What needs to be done. In the text on the EDEN park project, condense the paragraph beginning "We selected 20 special spots" into a bulleted list of its main facts.

A strange,
inexplicable malaise is
spreading throughout Earthsea.
Magic is
losing its power;
songs are being forgotten;
people and animals are sickening
or going mad.
And only a child can save our island
from the loss of imagination.
Bones drawn by kids,
skeletons of their fantasy worlds
composting our minds
lying down in the mud,
illuminated by the orange
rays of the setting sun.
The furthest shore,
a park
and all its creatures,
and all the creatures
that live
in the child’s head.
From EDEN, curated by Casa Antillón (Emmanuel Álvarez, Ismael Santos, Marta Ochoa, Yosi Negrín) via Artviewer
We dreamed of coming back to Nature and enjoying the sunlight… We wanted to forget, for an instance, the moment to exist. Let’s celebrate life and collectivity within nature. This new reborn must have a new horizon that we should construct together. Let’s build the possibility of seeing each other, listening and enjoying us. “Casa de Campo”, with its imposing vastness, can hug us all…In our conversations during these months, we constantly imagined how it will be to see and to touch us again. We agreed we had to go to the park and spend a day there together, walking and laughing. Domesticity transforms now into a domestic exterior. Maybe a picnic on the hill, as Goya illustrated next to this park in Madrid, could be the best way for meeting with snacks and drinks.
We selected 20 special spots from the park, where 20 local artists intervened with site-specific installations, sculptures, performances and paintings during this special day (the first weekend we could go out from our houses in Spain due to covid-19). With a link to Google Maps, visitors had to find each hidden spot across the biggest park of the city. Eden has become the most challenging project we could have ever done. Edén is urbanism, city, landscape and art. Edén is born almost spontaneously, with the need to look for a ray of light in the face of the dark and fragile situation in which we live. Nothing seems what it was anymore and we do not know how it will be. Collectivity practices are reconciled with nature and the experience of visiting a park is resignified through spontaneity and art. Eden is conceived as a project of contemporary architecture because it understands and reacts to what happens in society and where the city is the protagonist again.

Exercise data.
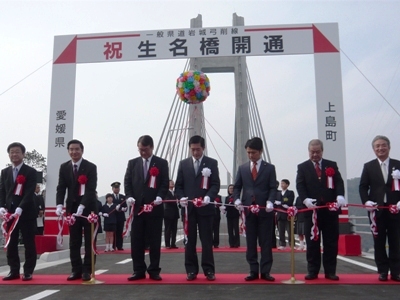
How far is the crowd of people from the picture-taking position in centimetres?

Your response.
- 20 spots in the park were selected, and 20 local artists made site-specific installations, sculptures, performances and paintings there on a single day.
- That day fell on the first weekend people in Spain could leave their houses due to covid-19.
- Visitors used a Google Maps link to find each hidden spot across the city's biggest park.
- The organizers call Eden the most challenging project they could have done.
- Edén is described as urbanism, city, landscape and art.
- It arose almost spontaneously from the need for a ray of light in a dark, fragile situation.
- Collective practices are reconciled with nature, and visiting a park is resignified through spontaneity and art.
- Eden is conceived as a contemporary architecture project that reacts to society and makes the city the protagonist again.